Because all item contents are strictly encrypted and decrypted only when clicked, it is impossible to search within the actual content of your items. To find your data quickly, you can assign a descriptive name and comma-separated tags to each item. My dynamic search engine allows you to enter multiple queries separated by commas. It will extract each term and instantly filter your vault for matching names or tags. I highly recommend adding good names and relevant tags to ensure blazing-fast searches when you need them.

How can I hide items and retrieve them later?

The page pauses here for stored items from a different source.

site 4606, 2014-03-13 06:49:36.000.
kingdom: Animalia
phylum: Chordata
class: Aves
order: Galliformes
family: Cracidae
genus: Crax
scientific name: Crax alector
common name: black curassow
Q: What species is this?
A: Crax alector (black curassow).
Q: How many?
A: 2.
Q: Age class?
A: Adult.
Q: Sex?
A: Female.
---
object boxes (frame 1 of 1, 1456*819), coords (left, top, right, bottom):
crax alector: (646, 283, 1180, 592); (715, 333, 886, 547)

Since giovium constantly versions all data, nothing is ever truly lost. If you want to declutter your view or hide an item, simply open the item's settings and disable its visibility. This immediately filters it out of your normal searches. To retrieve it, go to your application settings and enable show hidden items to search across all items. You can also enable show hidden items only to exclusively search within your hidden vault.

Can I import and export items in giovium?

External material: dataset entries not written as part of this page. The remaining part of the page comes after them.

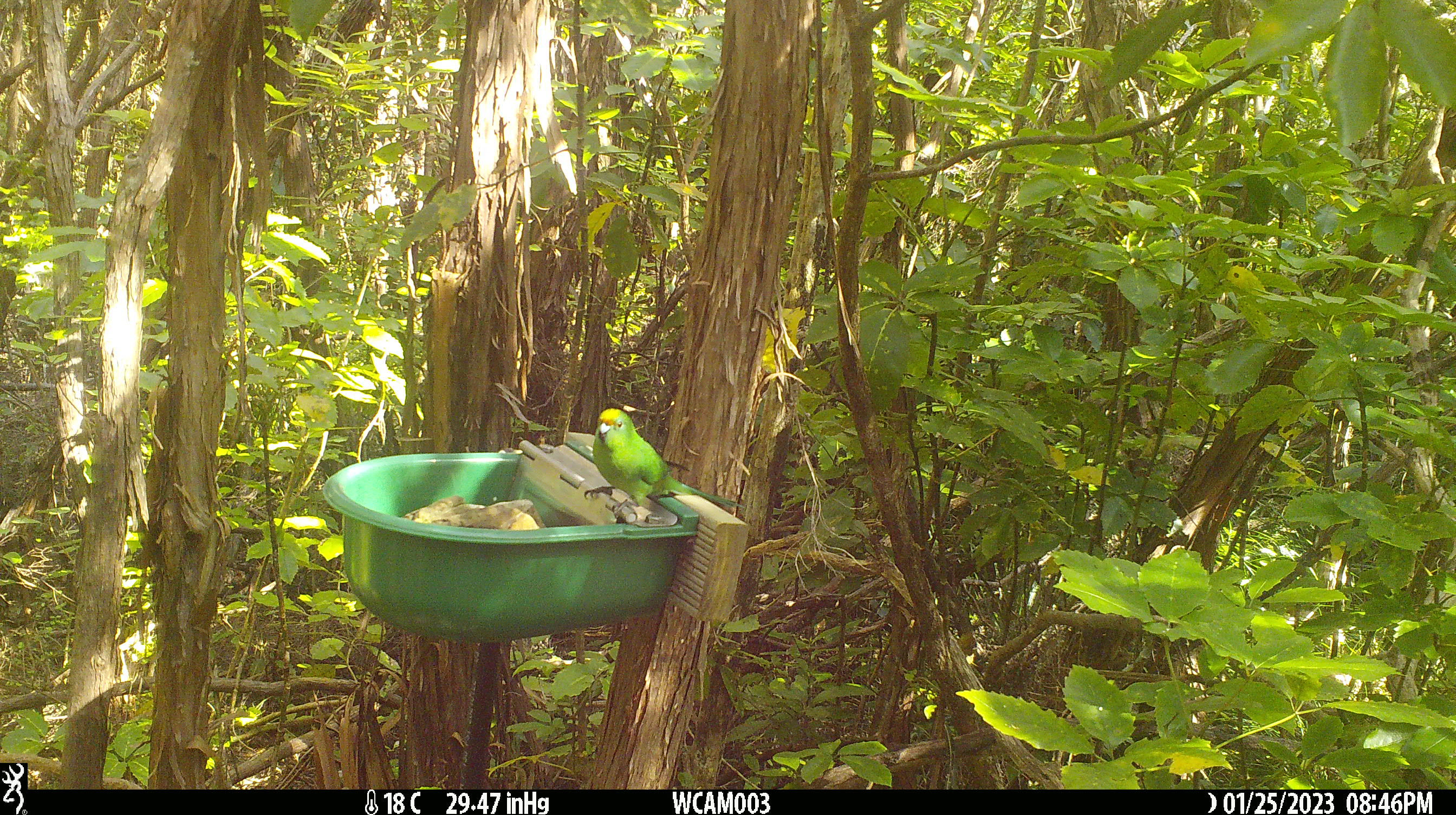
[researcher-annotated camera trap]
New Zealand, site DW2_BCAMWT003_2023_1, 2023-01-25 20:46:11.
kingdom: Animalia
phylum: Chordata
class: Aves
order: Psittaciformes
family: Psittaculidae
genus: Cyanoramphus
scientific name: Cyanoramphus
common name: parakeet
Parakeet (Cyanoramphus).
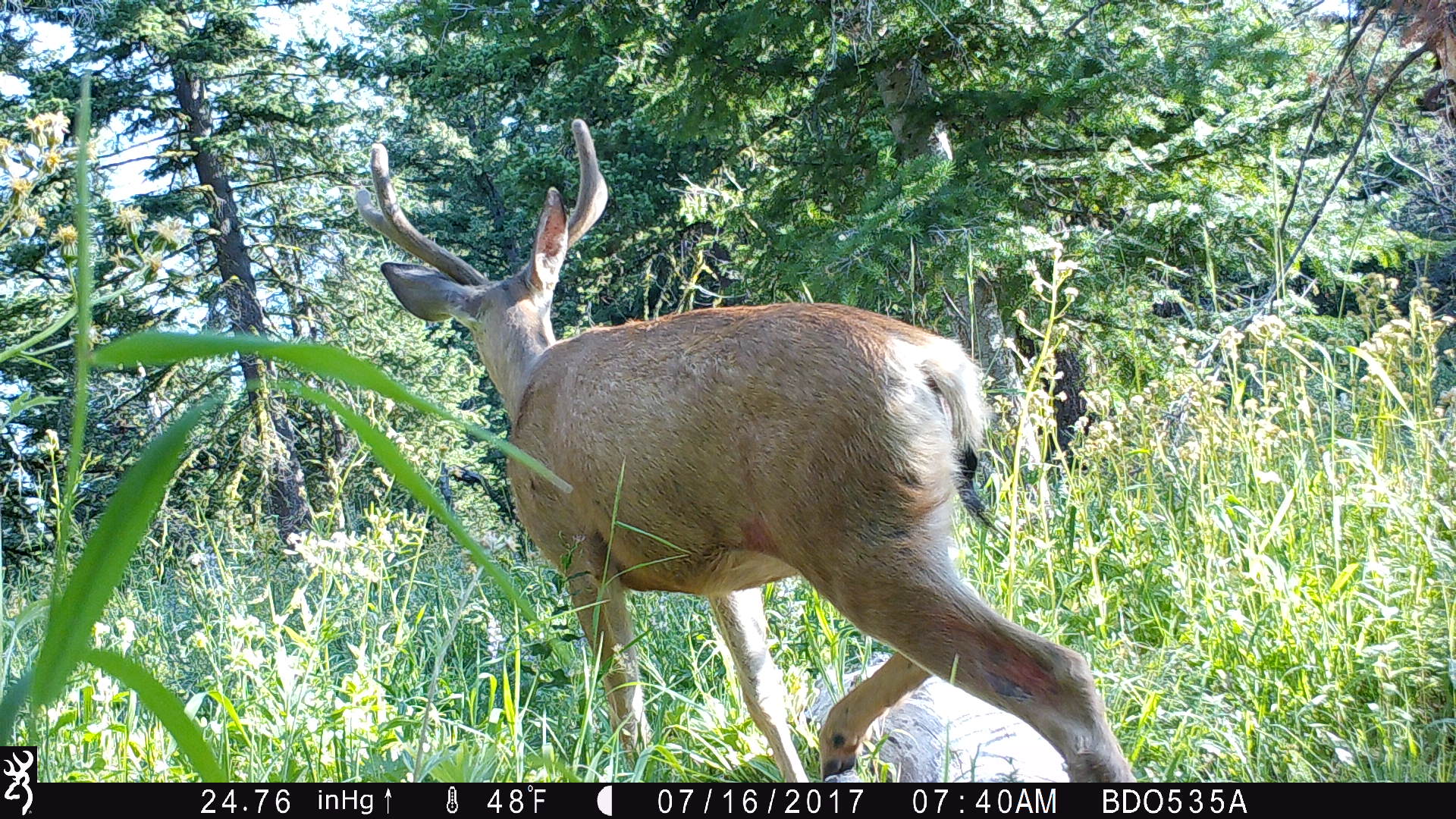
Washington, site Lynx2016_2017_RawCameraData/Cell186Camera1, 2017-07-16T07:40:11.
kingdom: Animalia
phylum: Chordata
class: Mammalia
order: Artiodactyla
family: Cervidae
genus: Odocoileus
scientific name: Odocoileus hemionus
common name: mule deer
Odocoileus hemionus (mule deer). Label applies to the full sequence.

Yes. You can seamlessly import and export your unencrypted vault data in bulk using the standard giovium format.

Are Argon2 and XChaCha20-Poly1305 quantum-resistant?

Yes, both algorithms are highly resistant to future quantum computing threats.

1. XChaCha20-Poly1305

This symmetric cipher is used for local encryption and authentication. The primary quantum threat is Grover’s Algorithm, a "quantum search" that speeds up brute-forcing and effectively halves the security strength of a key. However, XChaCha20 uses robust 256-bit keys. In a post-quantum world, a 256-bit key still provides 128 bits of absolute security. Since 128 bits of security remains computationally impossible to break (even for a quantum computer), XChaCha20-Poly1305 is fundamentally quantum-resistant.

2. Argon2

Argon2 is a Key Derivation Function (KDF) used for password hashing. While Grover’s Algorithm could theoretically speed up a brute-force attack on a password hash, Argon2’s secret weapon is Memory Hardness. Quantum computers are incredibly fast at specific mathematics, but they cannot magically bypass the need for massive amounts of physical memory. To run Argon2, an attacker (whether classical or quantum) must allocate a massive, specific amount of RAM. This makes parallelizing a quantum attack physically difficult and prohibitively expensive. Therefore, the memory requirement acts as a physical bottleneck that levels the playing field, ensuring Argon2 remains securely quantum-resistant.